• _What the exercise asks_:
Rewrite the records below, swapping "open mouth" for "parted lips" and leaving everything else unchanged.

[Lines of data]
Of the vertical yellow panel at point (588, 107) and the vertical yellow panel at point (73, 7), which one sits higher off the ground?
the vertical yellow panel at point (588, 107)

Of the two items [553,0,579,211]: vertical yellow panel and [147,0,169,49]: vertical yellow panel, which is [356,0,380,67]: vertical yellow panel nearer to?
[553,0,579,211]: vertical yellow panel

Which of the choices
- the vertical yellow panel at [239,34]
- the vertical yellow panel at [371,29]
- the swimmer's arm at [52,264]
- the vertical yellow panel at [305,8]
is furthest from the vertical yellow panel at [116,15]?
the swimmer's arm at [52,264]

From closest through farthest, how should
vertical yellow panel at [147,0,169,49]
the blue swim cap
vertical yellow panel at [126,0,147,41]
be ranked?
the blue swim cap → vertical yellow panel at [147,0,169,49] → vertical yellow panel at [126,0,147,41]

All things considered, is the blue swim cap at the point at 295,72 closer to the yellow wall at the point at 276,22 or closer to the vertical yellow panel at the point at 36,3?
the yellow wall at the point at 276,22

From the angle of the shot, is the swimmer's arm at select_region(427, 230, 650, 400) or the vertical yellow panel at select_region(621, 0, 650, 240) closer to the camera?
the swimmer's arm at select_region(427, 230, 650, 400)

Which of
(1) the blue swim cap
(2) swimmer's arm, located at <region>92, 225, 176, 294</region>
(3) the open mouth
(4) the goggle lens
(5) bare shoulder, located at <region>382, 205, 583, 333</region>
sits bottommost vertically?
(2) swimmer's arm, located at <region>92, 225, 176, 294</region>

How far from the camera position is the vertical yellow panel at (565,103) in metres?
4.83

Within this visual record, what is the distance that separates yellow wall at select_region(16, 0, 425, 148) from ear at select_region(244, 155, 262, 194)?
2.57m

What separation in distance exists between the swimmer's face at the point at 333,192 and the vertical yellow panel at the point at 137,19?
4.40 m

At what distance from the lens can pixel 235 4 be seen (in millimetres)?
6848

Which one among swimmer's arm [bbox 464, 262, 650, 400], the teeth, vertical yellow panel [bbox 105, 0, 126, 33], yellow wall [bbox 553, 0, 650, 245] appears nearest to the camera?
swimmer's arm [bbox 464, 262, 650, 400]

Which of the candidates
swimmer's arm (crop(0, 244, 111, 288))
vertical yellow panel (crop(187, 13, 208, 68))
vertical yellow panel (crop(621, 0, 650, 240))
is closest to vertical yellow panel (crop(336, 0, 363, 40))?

• _Exercise response_:
Of the vertical yellow panel at point (588, 107) and the vertical yellow panel at point (73, 7), which one sits higher off the ground?
the vertical yellow panel at point (588, 107)

Of the two items [553,0,579,211]: vertical yellow panel and [147,0,169,49]: vertical yellow panel, which is [356,0,380,67]: vertical yellow panel nearer to?
[553,0,579,211]: vertical yellow panel

Which of the choices
- the vertical yellow panel at [239,34]
- the vertical yellow panel at [371,29]
- the swimmer's arm at [52,264]
- the vertical yellow panel at [305,8]
is furthest from the vertical yellow panel at [116,15]?
the swimmer's arm at [52,264]

From closest through farthest, how should
vertical yellow panel at [147,0,169,49]
the blue swim cap
vertical yellow panel at [126,0,147,41]
be ranked?
the blue swim cap → vertical yellow panel at [147,0,169,49] → vertical yellow panel at [126,0,147,41]

All things considered, is the blue swim cap at the point at 295,72 closer to the yellow wall at the point at 276,22 or closer to the vertical yellow panel at the point at 36,3?
the yellow wall at the point at 276,22

From the angle of the shot, is the swimmer's arm at select_region(427, 230, 650, 400) or the vertical yellow panel at select_region(621, 0, 650, 240) closer to the camera?
the swimmer's arm at select_region(427, 230, 650, 400)

Which of
(1) the blue swim cap
(2) swimmer's arm, located at <region>92, 225, 176, 294</region>
(3) the parted lips
(4) the goggle lens
(5) bare shoulder, located at <region>382, 205, 583, 333</region>
sits bottommost vertically?
(2) swimmer's arm, located at <region>92, 225, 176, 294</region>

How far from the camera position is the vertical yellow panel at (565,103) in metres?
4.83

Within this visual record, what is the distance that separates yellow wall at select_region(16, 0, 425, 148) from ear at select_region(244, 155, 262, 194)?
2.57m

What separation in distance exists between the swimmer's face at the point at 333,192 and the vertical yellow panel at the point at 137,19?
4.40 m

At what distance from the lens can pixel 235 4 be seen (in millimetres)?
6848

Which one among swimmer's arm [bbox 464, 262, 650, 400], the teeth, vertical yellow panel [bbox 105, 0, 126, 33], yellow wall [bbox 553, 0, 650, 245] appears nearest to the camera?
swimmer's arm [bbox 464, 262, 650, 400]

Which of the candidates
swimmer's arm (crop(0, 244, 111, 288))
vertical yellow panel (crop(187, 13, 208, 68))
vertical yellow panel (crop(621, 0, 650, 240))
is closest to vertical yellow panel (crop(336, 0, 363, 40))?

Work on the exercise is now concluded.